** start Provided text **

When you compare short length scale and long length scale, as you do a relative shift (+ or - l/2), you don't compare exactly the same thing and maybe with a larger range for the short length scale, you would be able to have the same localization effect, hence having a good idea of the length scale used for the GP. What do you think of this comment?

An interesting idea! However, we are looking for the compared lengthscale with minimal distance to the original GP. In case of a short length scale, there is a plateau around the true length scale, making it hard to detect it.


Did you evaluate the robustness of the introduces W-measure against adaptive attacks, that generate slight perturbations of the patterns used during the poisoning attack, to increase the entropy?

We did not test this particular case, no. However I'd expect that an increase in entropy corresponds to a less table decision surface, e.g. the backdoor trigger would work as reliable.


Do you know or expect a similar trade-off in hyper-parameters in DNNs as for Gaussian Processes? Like could there be hyper-parameters that make membership inference harder while being easier to re-engineer or vice-versa?

Although the settings we studied are indeed very specific to GP, there are papers pointing in that direction for DNN as well. They outline that adversarial training increases privacy risks, for example (https://ieeexplore.ieee.org/abstract/document/8844607?casa_token=3D_OmgwnRwwAAAAA:D83SXE0NQs1GdyOV6p2LQ_CjEj2wRFGKjsbYikTSNDr_eOKkdC0vqnNjZ_mxMiuEnlYHekia)


This approach assumes that the pattern for detection is known, right? And does is also work for less perceivable patterns (adversarial example like)?

We did test large and smaller triggers (where the smallest trigger was 4 pixels), and saw no differences there. However, we did not test other, less visible perturbations. As the measure relies on decision surface stability, I would not expect the perceptibility of the trigger having a huge influence on it.

Nils Jansen

Towards Dependable and Robust Planning: Learning and Verification


The subject of this talk are planning problems where agents operate inside environments that are subject to uncertainties and partial observability. Such problems are naturally modelled by partially observable MDPs (POMDPs). The goal is to compute a policy for an agent that is guaranteed to satisfy certain safety or performance specifications. We show how to leverage machine learning, in particular recurrent neural networks, to efficiently synthesize provably correct strategies. We present approaches to render such policies verifiable and understandable to humans. We also discuss settings where an agent operates under information limitation due to imperfect knowledge about the accuracy of its sensors. In the underlying models, probabilities are not exactly known but part of so-called uncertainty sets. We showcase the applicability of our methods by means of an aircraft collision avoidance system and robust spacecraft navigation.

** end Provided text **

Objective a | Find every line of the records that contains the string "measured" and copy each one.

** start Input for this task **

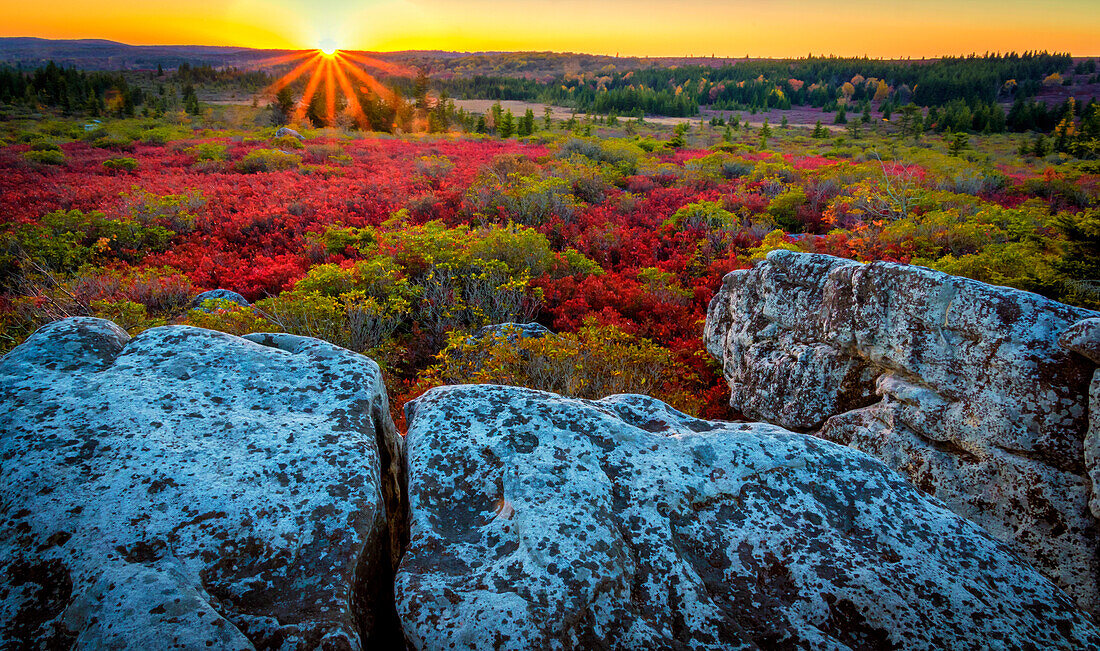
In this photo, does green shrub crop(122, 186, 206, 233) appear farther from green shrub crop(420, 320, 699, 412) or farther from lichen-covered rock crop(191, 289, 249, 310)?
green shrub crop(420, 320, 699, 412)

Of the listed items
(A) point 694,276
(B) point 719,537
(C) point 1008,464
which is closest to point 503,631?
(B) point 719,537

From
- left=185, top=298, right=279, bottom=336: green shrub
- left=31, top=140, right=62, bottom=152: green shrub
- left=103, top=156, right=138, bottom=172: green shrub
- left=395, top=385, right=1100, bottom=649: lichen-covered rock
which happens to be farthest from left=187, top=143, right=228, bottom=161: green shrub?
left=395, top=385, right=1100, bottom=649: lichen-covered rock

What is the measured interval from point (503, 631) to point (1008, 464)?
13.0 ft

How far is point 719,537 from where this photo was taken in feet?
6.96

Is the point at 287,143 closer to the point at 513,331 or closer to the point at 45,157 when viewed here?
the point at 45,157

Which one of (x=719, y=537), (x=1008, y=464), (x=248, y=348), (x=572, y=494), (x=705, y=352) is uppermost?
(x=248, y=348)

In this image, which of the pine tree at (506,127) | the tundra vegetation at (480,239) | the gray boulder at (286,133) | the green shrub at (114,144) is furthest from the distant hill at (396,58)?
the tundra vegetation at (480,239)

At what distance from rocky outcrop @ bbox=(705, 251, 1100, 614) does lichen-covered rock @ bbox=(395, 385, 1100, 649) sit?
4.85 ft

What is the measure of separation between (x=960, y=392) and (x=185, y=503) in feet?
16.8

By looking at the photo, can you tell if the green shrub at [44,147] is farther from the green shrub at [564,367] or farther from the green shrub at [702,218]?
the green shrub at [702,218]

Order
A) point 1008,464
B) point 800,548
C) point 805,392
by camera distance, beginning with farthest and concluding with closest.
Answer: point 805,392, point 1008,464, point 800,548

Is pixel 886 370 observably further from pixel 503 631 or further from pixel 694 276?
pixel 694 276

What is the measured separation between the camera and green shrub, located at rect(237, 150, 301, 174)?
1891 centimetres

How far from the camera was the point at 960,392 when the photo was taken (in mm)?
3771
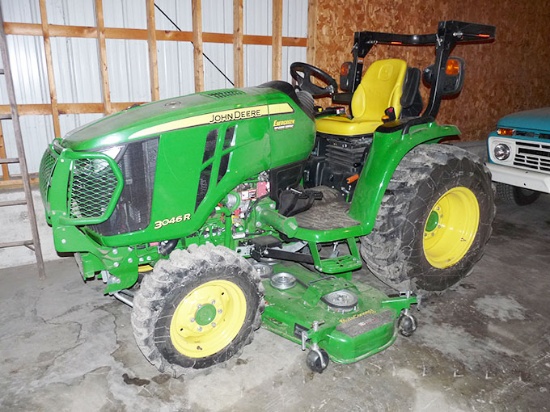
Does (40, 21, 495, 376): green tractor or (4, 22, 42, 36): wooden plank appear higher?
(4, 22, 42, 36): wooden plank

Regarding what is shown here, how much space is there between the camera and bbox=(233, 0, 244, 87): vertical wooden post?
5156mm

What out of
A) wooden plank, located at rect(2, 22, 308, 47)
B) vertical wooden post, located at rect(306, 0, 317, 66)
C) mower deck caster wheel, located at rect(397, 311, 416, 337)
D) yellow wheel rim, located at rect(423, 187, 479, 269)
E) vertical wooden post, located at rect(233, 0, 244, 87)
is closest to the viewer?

** end Input for this task **

Objective b |
Answer these questions from the text above:
(i) What was the smallest trigger size tested?
(ii) What kind of neural networks does the planning talk use to synthesize provably correct strategies?
(iii) Which two applications are used to showcase the talk's methods?

Written answer a |
What is the measured interval from point (503, 631) to point (1008, 464)?
What is the measured separation between the camera and green shrub, located at rect(237, 150, 301, 174)?

Written answer b |
(i) 4 pixels
(ii) Recurrent neural networks
(iii) An aircraft collision avoidance system and robust spacecraft navigation